Esse decreto determina que os membros do Mecanismo devem ter experiência comprovada na área, legitimidade social e, sobretudo, autonomia para atuar sem interferências do governo.

“O Mecanismo existe justamente para que os peritos possam inspecionar unidades prisionais de forma independente, sem risco de censura ou maquiagem de informações nos relatórios que produzem. Quando os peritos são nomeados diretamente pelo governo, perde-se essa autonomia — o que, na prática, enfraquece e silencia um órgão que deveria fiscalizar o próprio Estado”, argumenta.

“Pernambuco tem um sistema prisional marcado por superlotação extrema, denúncias constantes de tortura, corrupção (como acompanhamos estarrecidos no caso do Presídio de Igarassu, com a investigação da Polícia Federal que culminou na prisão do ex-diretor da unidade) e já foi alvo de medidas cautelares da Corte Interamericana de Direitos Humanos, como no caso do Complexo do Curado”, lembra.

“Diante desse cenário, a sociedade questiona: que sentido faz nomear peritos governamentais para denunciar abusos cometidos pelo próprio governo? É por isso que exigimos transparência e participação social nesse processo, conforme prevê a legislação”, cobra Edna.

Alepe terá audiência pública

O tema será pauta de uma audiência pública na Assembleia Legislativa de Pernambuco (Alepe), no dia 15 de maio, por iniciativa da Comissão de Direitos Humanos, Cidadania e Participação Popular, presidida pela deputada Dani Portela (PSOL).

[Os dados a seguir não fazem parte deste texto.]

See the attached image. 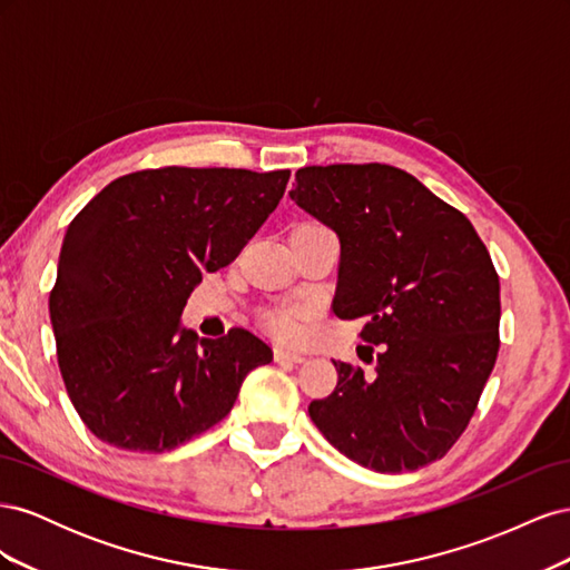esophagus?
<instances>
[{
    "label": "esophagus",
    "mask_w": 570,
    "mask_h": 570,
    "mask_svg": "<svg viewBox=\"0 0 570 570\" xmlns=\"http://www.w3.org/2000/svg\"><path fill=\"white\" fill-rule=\"evenodd\" d=\"M273 356H275V361H287V364H302V361L306 358L304 354L285 350V347H275V350H273Z\"/></svg>",
    "instance_id": "34e87169"
}]
</instances>
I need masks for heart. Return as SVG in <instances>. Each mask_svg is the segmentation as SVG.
I'll return each mask as SVG.
<instances>
[{
    "instance_id": "heart-1",
    "label": "heart",
    "mask_w": 570,
    "mask_h": 570,
    "mask_svg": "<svg viewBox=\"0 0 570 570\" xmlns=\"http://www.w3.org/2000/svg\"><path fill=\"white\" fill-rule=\"evenodd\" d=\"M312 314L308 304H299V302H285L278 306H271L264 312L262 323L271 335H275L278 340H297L302 335L304 321Z\"/></svg>"
}]
</instances>
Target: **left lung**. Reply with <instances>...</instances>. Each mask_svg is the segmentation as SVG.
Returning a JSON list of instances; mask_svg holds the SVG:
<instances>
[{
	"label": "left lung",
	"instance_id": "left-lung-1",
	"mask_svg": "<svg viewBox=\"0 0 570 570\" xmlns=\"http://www.w3.org/2000/svg\"><path fill=\"white\" fill-rule=\"evenodd\" d=\"M295 183L289 199L340 237L333 312L366 321L375 366L333 358L337 387L308 416L366 469L416 471L452 450L494 368L492 258L471 220L402 168L306 166Z\"/></svg>",
	"mask_w": 570,
	"mask_h": 570
}]
</instances>
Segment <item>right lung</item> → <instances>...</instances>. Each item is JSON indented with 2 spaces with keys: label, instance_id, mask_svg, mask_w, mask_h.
Returning a JSON list of instances; mask_svg holds the SVG:
<instances>
[{
  "label": "right lung",
  "instance_id": "right-lung-1",
  "mask_svg": "<svg viewBox=\"0 0 570 570\" xmlns=\"http://www.w3.org/2000/svg\"><path fill=\"white\" fill-rule=\"evenodd\" d=\"M289 170L157 168L116 178L63 235L49 318L82 423L128 452H170L226 419L273 352L245 327L180 325L202 273L228 266L283 199Z\"/></svg>",
  "mask_w": 570,
  "mask_h": 570
}]
</instances>
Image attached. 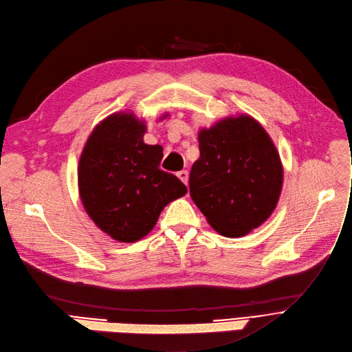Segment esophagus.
I'll return each instance as SVG.
<instances>
[{"mask_svg": "<svg viewBox=\"0 0 352 352\" xmlns=\"http://www.w3.org/2000/svg\"><path fill=\"white\" fill-rule=\"evenodd\" d=\"M177 177H179L184 184H188V182H189V173H188V170H180V172L177 173Z\"/></svg>", "mask_w": 352, "mask_h": 352, "instance_id": "1", "label": "esophagus"}]
</instances>
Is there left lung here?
<instances>
[{"label": "left lung", "mask_w": 352, "mask_h": 352, "mask_svg": "<svg viewBox=\"0 0 352 352\" xmlns=\"http://www.w3.org/2000/svg\"><path fill=\"white\" fill-rule=\"evenodd\" d=\"M190 196L206 220L224 237H241L260 227L277 208L284 169L261 123L247 113L219 119L197 133Z\"/></svg>", "instance_id": "left-lung-1"}]
</instances>
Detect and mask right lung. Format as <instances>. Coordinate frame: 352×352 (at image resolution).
I'll use <instances>...</instances> for the list:
<instances>
[{"label":"right lung","instance_id":"add662e5","mask_svg":"<svg viewBox=\"0 0 352 352\" xmlns=\"http://www.w3.org/2000/svg\"><path fill=\"white\" fill-rule=\"evenodd\" d=\"M146 131V120L133 112H115L94 128L79 156L82 206L98 229L120 243L149 234L162 210L188 193L175 175L159 169L163 148L143 142Z\"/></svg>","mask_w":352,"mask_h":352}]
</instances>
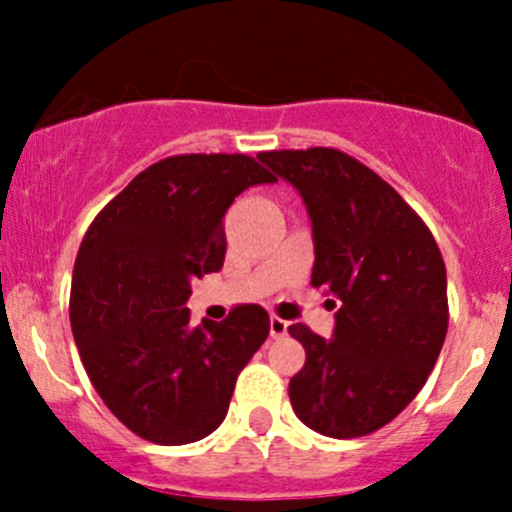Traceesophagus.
<instances>
[{
	"label": "esophagus",
	"mask_w": 512,
	"mask_h": 512,
	"mask_svg": "<svg viewBox=\"0 0 512 512\" xmlns=\"http://www.w3.org/2000/svg\"><path fill=\"white\" fill-rule=\"evenodd\" d=\"M287 329H289V322H285V319L270 317V334H272V337H275V339L287 337Z\"/></svg>",
	"instance_id": "obj_1"
}]
</instances>
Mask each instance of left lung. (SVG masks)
<instances>
[{"label":"left lung","instance_id":"8db88e82","mask_svg":"<svg viewBox=\"0 0 512 512\" xmlns=\"http://www.w3.org/2000/svg\"><path fill=\"white\" fill-rule=\"evenodd\" d=\"M257 158L302 198L314 240L312 285L337 307L332 339L289 327L307 352L289 381L292 409L322 436H366L414 401L441 354V250L404 198L347 153L307 148Z\"/></svg>","mask_w":512,"mask_h":512}]
</instances>
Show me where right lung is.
I'll list each match as a JSON object with an SVG mask.
<instances>
[{"label": "right lung", "mask_w": 512, "mask_h": 512, "mask_svg": "<svg viewBox=\"0 0 512 512\" xmlns=\"http://www.w3.org/2000/svg\"><path fill=\"white\" fill-rule=\"evenodd\" d=\"M255 158L190 153L138 173L91 223L71 282V332L111 414L146 441L183 446L225 421L237 374L270 334L260 304L193 327L190 282L225 262L223 218Z\"/></svg>", "instance_id": "right-lung-1"}]
</instances>
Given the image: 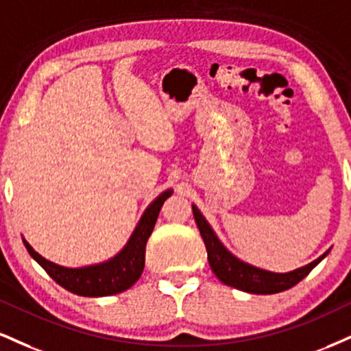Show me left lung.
Here are the masks:
<instances>
[{
  "mask_svg": "<svg viewBox=\"0 0 351 351\" xmlns=\"http://www.w3.org/2000/svg\"><path fill=\"white\" fill-rule=\"evenodd\" d=\"M193 216L197 223V229L201 232V237L204 240L206 250H208V260L214 274L221 280L223 285L232 286V288L245 291L252 294H274L286 291L293 286H296L299 281L309 274L317 265L327 256L328 250L320 255L317 260L311 261L306 267L288 273H274L268 269H261L253 267L250 263H245L234 253H230L223 247V243L219 240L216 232L202 216L201 210L193 204Z\"/></svg>",
  "mask_w": 351,
  "mask_h": 351,
  "instance_id": "left-lung-1",
  "label": "left lung"
}]
</instances>
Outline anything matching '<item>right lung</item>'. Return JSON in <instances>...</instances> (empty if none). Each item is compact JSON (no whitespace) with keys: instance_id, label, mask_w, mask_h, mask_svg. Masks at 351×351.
<instances>
[{"instance_id":"right-lung-1","label":"right lung","mask_w":351,"mask_h":351,"mask_svg":"<svg viewBox=\"0 0 351 351\" xmlns=\"http://www.w3.org/2000/svg\"><path fill=\"white\" fill-rule=\"evenodd\" d=\"M173 194V189H167L150 202L149 208L143 210L141 221L137 222L124 248L103 263L88 265L82 268H66L53 261L45 260L23 239L29 255L40 265L55 282L70 293L84 298H103L119 294L129 289L141 278L145 267V245L154 232L158 213L163 202Z\"/></svg>"}]
</instances>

Para a parlamentar, “é inaceitável” a forma como a governadora Raquel tem conduzido a situação do Mecanismo. “A nomeação, feita à revelia das instituições e das tratativas construídas, configura uma clara tentativa de aparelhamento do Estado e de controle político sobre um órgão que deveria ser autônomo, independente e técnico. Até o momento, não foram divulgados os critérios de escolha dos peritos, e não há garantias de que foram respeitados o caráter multidisciplinar e a representação adequada de grupos étnicos e minorias na equipe”, aponta Dani.

“O que já se sabe é que não houve paridade de gênero, a composição atual tem quatro homens e apenas duas mulheres”, complementa.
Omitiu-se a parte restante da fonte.